OF LIFE MORE THAN 90 YEARS AGO
News and ads offer window into the past NEWSPAPERS ADVERTS
THE stories and adverts from the old copies of the Daily Record give a unique insight into the era: ● A woman of 50 sued her former fiance for breach of promise claiming damages relating to the number of kisses she’d given him.
The woman, from Kentucky in the US, declared she had shared 400,000 kisses with her ex and was awarded $20,000 damages – calculated at five cents a kiss. This was £4000 in the exchange rate of the time. ● 30 trawlers were caught in a storm in Icelandic waters, leading to the deaths of 73 fishermen.
Six children also perished when they froze to death out playing far from their homes, unable to get to shelter.
Another severe storm claimed the lives of seven men on a motor boat. ● Two sun-bleached skeletons found in a desert were identified as RAF officers who’d been missing for seven months. Their plane had been forced to land in a sandstorm in Iraq.
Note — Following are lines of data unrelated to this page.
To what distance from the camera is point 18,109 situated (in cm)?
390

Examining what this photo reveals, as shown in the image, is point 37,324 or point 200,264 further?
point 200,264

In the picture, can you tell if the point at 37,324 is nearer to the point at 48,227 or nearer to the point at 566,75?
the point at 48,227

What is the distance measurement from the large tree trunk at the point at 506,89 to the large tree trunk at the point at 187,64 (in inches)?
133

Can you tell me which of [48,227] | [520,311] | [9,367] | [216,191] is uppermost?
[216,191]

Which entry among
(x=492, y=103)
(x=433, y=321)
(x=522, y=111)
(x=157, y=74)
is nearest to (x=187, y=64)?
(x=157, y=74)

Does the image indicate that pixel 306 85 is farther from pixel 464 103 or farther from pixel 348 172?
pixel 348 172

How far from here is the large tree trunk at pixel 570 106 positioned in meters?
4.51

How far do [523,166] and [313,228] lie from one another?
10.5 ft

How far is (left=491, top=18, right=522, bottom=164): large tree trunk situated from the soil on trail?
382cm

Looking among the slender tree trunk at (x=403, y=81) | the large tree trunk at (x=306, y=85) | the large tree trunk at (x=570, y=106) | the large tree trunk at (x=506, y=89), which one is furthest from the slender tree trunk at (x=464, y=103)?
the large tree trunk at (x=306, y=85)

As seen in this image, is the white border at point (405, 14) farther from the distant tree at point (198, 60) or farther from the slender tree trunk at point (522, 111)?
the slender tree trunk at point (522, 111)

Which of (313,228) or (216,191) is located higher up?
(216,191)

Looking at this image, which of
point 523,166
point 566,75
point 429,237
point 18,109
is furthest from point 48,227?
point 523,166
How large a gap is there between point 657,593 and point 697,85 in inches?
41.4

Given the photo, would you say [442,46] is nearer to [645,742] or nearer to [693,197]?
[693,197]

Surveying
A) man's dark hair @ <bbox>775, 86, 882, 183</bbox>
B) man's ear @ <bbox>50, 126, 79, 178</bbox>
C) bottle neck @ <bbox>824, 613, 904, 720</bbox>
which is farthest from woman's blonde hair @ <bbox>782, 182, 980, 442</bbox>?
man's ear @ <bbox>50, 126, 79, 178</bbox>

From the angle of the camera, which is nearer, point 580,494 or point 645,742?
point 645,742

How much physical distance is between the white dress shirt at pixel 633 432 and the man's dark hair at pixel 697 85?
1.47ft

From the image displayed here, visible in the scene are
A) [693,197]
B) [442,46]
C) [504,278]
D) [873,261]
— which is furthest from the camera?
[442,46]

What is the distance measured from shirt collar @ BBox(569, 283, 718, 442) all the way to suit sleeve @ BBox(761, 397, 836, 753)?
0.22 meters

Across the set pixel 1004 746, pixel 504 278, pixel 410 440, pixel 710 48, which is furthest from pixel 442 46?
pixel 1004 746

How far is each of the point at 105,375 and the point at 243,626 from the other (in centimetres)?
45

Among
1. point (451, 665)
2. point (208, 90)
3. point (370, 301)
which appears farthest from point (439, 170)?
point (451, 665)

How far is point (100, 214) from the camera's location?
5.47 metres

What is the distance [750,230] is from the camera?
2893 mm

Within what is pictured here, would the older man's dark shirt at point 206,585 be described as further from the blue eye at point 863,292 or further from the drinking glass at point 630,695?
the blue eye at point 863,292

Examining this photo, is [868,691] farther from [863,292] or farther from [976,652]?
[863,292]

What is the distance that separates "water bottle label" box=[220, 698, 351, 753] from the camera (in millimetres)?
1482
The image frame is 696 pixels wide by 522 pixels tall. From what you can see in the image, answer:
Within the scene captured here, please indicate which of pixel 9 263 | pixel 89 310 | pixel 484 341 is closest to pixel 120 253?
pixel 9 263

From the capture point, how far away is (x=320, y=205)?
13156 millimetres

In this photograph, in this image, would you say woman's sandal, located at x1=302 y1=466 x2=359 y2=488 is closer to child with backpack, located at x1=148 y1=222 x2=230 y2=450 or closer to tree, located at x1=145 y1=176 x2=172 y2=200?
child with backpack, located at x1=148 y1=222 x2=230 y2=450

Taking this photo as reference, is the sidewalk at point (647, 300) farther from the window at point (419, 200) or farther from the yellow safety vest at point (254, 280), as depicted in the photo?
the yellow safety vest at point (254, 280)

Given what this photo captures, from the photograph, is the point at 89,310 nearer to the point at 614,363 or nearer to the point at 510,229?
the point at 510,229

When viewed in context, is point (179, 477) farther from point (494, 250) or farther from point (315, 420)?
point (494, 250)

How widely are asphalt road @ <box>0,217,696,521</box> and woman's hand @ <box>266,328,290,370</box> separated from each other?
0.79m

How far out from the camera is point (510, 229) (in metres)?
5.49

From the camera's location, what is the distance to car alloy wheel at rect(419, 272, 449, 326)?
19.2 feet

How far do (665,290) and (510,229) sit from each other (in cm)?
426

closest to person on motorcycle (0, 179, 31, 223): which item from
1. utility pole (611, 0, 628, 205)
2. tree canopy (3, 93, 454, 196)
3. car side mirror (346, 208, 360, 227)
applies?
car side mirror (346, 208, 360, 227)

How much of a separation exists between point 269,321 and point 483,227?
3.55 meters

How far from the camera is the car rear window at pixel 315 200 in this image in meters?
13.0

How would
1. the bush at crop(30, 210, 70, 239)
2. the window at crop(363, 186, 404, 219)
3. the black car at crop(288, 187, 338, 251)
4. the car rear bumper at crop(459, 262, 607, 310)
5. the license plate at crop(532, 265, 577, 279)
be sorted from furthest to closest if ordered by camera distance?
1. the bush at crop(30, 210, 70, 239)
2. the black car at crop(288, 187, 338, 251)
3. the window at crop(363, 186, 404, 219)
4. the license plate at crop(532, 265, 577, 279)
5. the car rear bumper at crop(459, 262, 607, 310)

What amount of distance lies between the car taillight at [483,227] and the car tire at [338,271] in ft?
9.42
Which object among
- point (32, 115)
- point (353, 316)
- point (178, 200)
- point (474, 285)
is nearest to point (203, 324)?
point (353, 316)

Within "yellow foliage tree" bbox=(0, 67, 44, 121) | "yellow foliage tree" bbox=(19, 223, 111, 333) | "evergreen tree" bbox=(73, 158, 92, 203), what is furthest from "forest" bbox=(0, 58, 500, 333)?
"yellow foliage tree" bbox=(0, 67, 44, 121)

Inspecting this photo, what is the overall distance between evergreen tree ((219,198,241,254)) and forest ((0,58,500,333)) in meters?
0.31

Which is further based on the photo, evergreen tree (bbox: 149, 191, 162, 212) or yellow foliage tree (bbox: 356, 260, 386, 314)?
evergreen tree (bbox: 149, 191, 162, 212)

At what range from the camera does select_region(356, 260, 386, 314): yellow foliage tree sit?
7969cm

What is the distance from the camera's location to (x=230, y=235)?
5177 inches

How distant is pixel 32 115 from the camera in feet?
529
It’s thought they may have attempted to walk to safety and lay undiscovered hidden by sand. ● Armed men confronted a woman at home in the night and then shot dead her brother, according to a court report. Two men were charged with the murder of John Connolly at Castlerea, Ireland. ● Ford cars Drawings of the new range of Ford cars were on proud display. It explained each model as so greatly refined “as to afford more in the way of real comfort, convenience and general satisfaction than has ever been obtainable”. ● It’s not a brand name that travels well in modern times – but in the 20s, the milk was sold for children with the promise it would make them bloom. ● There were a selection of 20s-style fashions in an advert for Treron’s, a ladies’ clothing shop in Glasgow’s Sauchiehall Street. ● Before health concerns over cigarettes, the Army Club brand were advertising their product to those who valued cleanliness. They were billed as the only brand wrapped solely in airtight and dust-proof packets.